A U.S. District Court judge in Los Angeles ruled for the Department of Labor in it allegation that executives of City National Corp. and City National Bank, Los Angeles, breached their fiduciary duties in the management of a 401(k) and profit-sharing plan.
The DOL sued City National a year ago. In its complaint, it argued that City National Bank, the plan fiduciary, hired its parent to provide record-keeping and trust services “and then charged millions of dollars in compensation that was rubber-stamped by a benefits committee consisting entirely of salaried CNB employees who repeatedly noted the plan's high fees but did nothing to refund years of overpayment to CNB.”
In his ruling supporting the DOL, Judge Terry J. Hatter Jr. wrote that City National received compensation from the plan “in a mostly automated process without tracking direct expenses or knowing how much direct expenses were required in the plan's operation.”
(City National Corp. was acquired by Royal Bank of Canada in November, and City National Bank is now a subsidiary of that bank.)
Mr. Hatter wrote that City National had maintained that paying itself was cheaper than paying a third-party administrator.
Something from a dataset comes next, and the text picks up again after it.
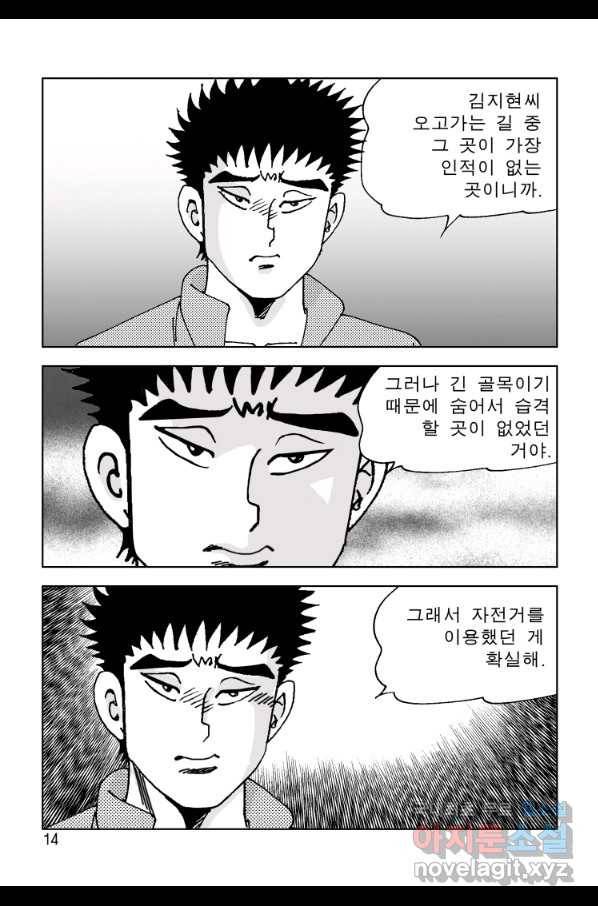 고행석 악질의 전설 4탄 오디션 71화 7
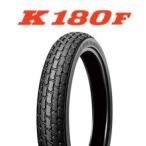 K180 100/90-19MC 57P チューブタイプ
However, he chided City National for comparing its own costs to the fees charged by only one vendor — SunGard.
City National “did not question” SunGard's fees or seek an opinion from another vendor, Mr. Hatter wrote. “A prudent fiduciary would have done more.”
Mr. Hatter ordered City National, “with the assistance of an independent fiduciary, to perform an accounting of all the compensation it received, in the form of mutual fund revenue for the plan, plus lost opportunity cost.”
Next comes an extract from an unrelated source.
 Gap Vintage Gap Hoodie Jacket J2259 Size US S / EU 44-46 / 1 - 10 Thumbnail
The Labor Department estimated the amount would “exceed $6 million,” said a DOL news release Monday.
“We believe the court ruling is wrong,” said Debora Vrana, a City National Bank spokeswoman, in an e-mail. “We are now proceeding to ask the court to reverse its ruling and to give us a fair hearing of the facts. If it fails to do so, we will appeal. We are confident that this initial ruling will ultimately be reversed.”